_INSTRUCTIONS TO FOLLOW_
Transcribe, with complete accuracy, all of the entries below except for the pictures.

_RECORDS TO PROCESS_
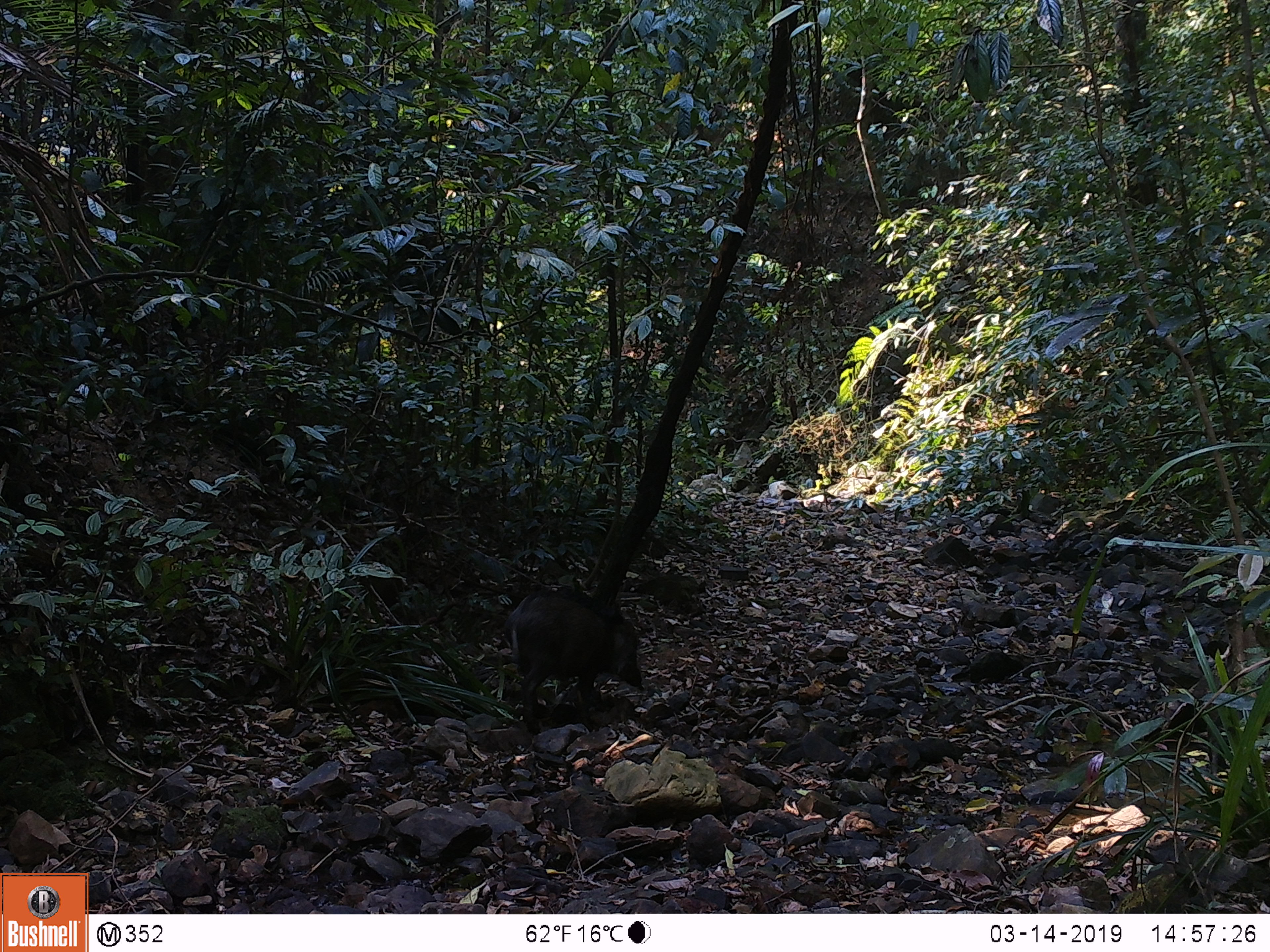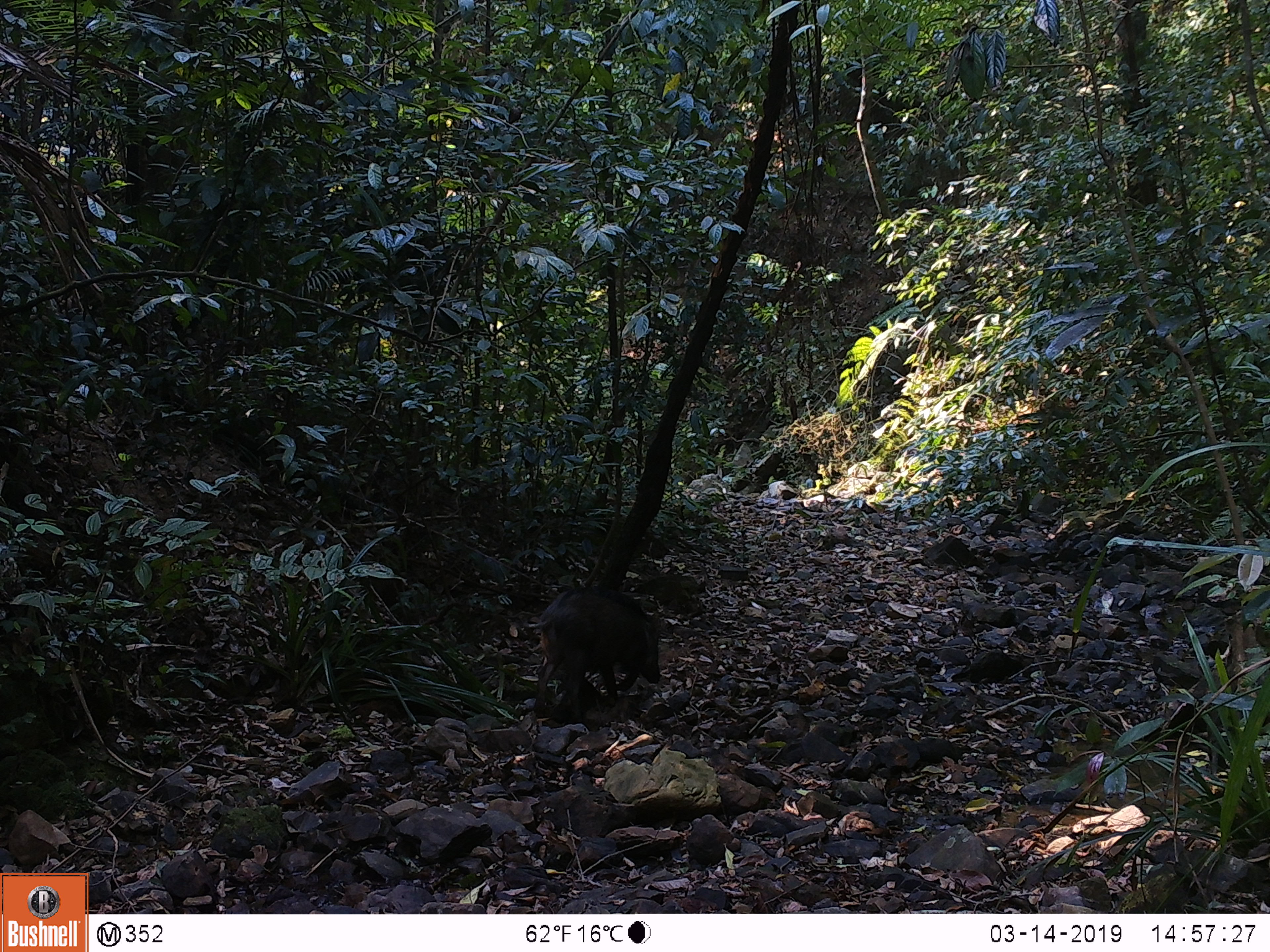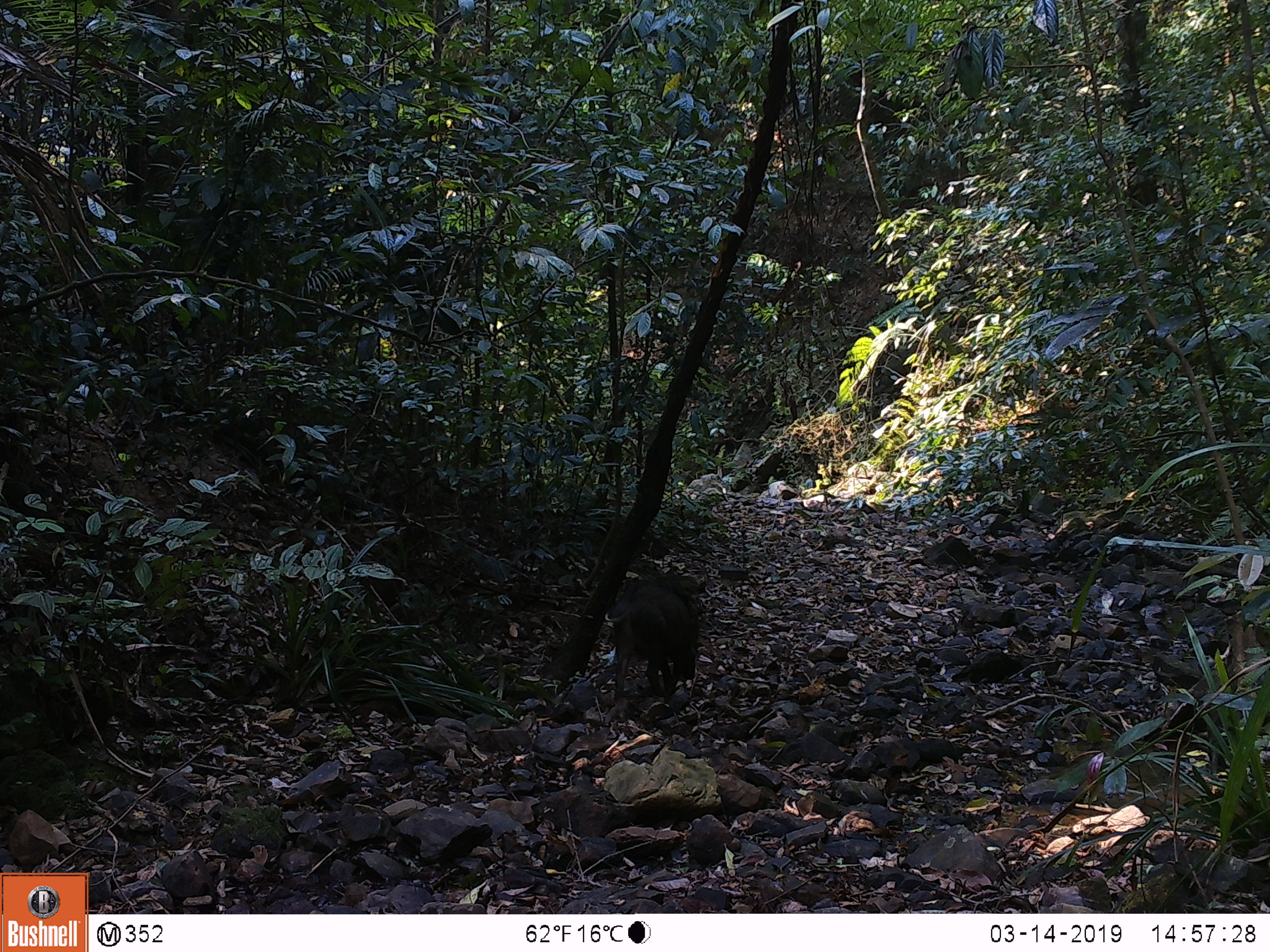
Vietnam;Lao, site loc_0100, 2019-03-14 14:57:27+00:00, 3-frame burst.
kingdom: Animalia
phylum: Chordata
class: Mammalia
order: Artiodactyla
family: Suidae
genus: Sus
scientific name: Sus scrofa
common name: eurasian wild pig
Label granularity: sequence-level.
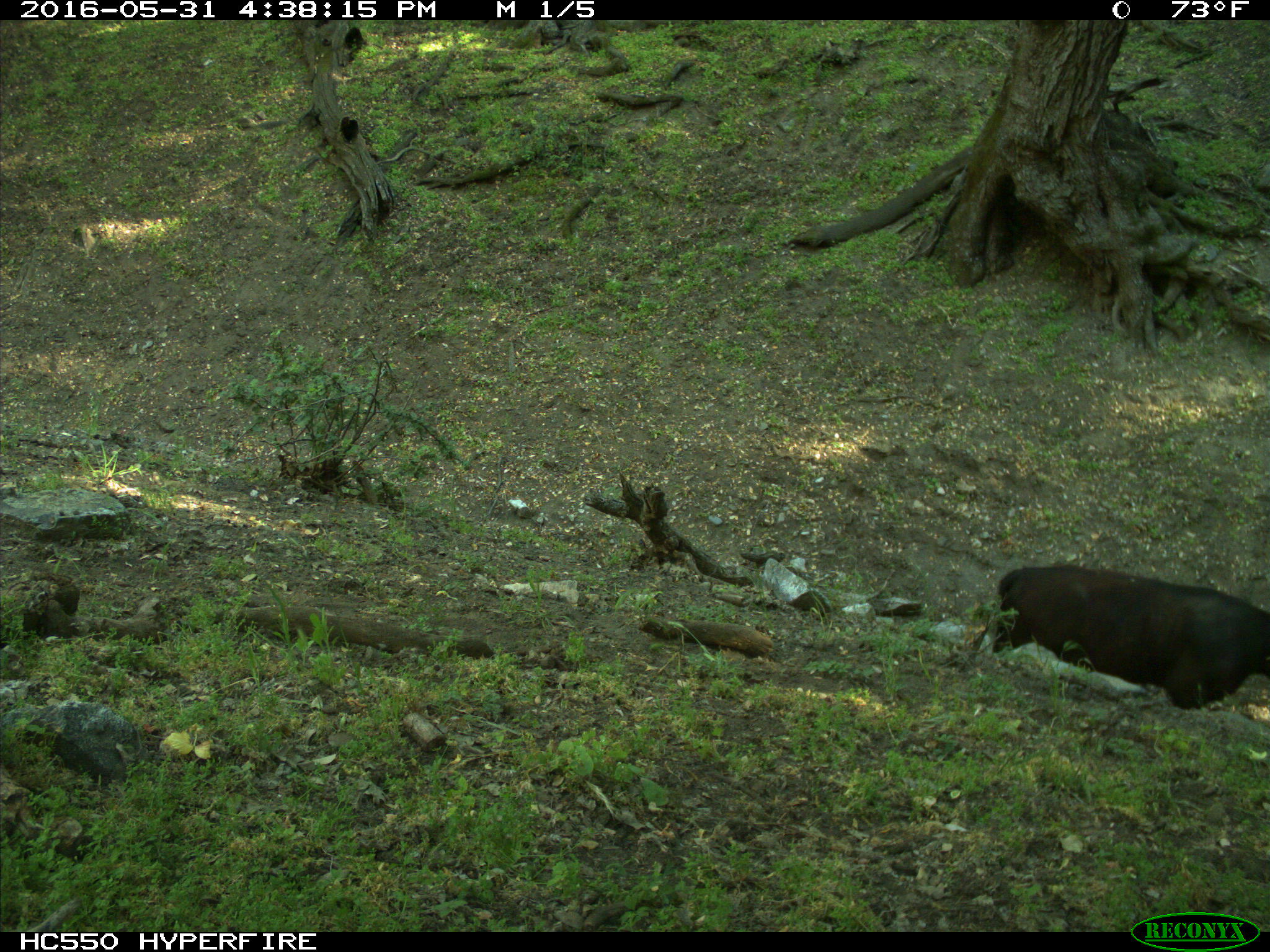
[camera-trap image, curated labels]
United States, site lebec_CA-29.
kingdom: Animalia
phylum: Chordata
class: Mammalia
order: Artiodactyla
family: Bovidae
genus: Bos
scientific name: Bos taurus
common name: domestic cow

_WRITTEN RESPONSE_
Vietnam;Lao, site loc_0100, 2019-03-14 14:57:27+00:00, 3-frame burst.
kingdom: Animalia
phylum: Chordata
class: Mammalia
order: Artiodactyla
family: Suidae
genus: Sus
scientific name: Sus scrofa
common name: eurasian wild pig
Label granularity: sequence-level.
[camera-trap image, curated labels]
United States, site lebec_CA-29.
kingdom: Animalia
phylum: Chordata
class: Mammalia
order: Artiodactyla
family: Bovidae
genus: Bos
scientific name: Bos taurus
common name: domestic cow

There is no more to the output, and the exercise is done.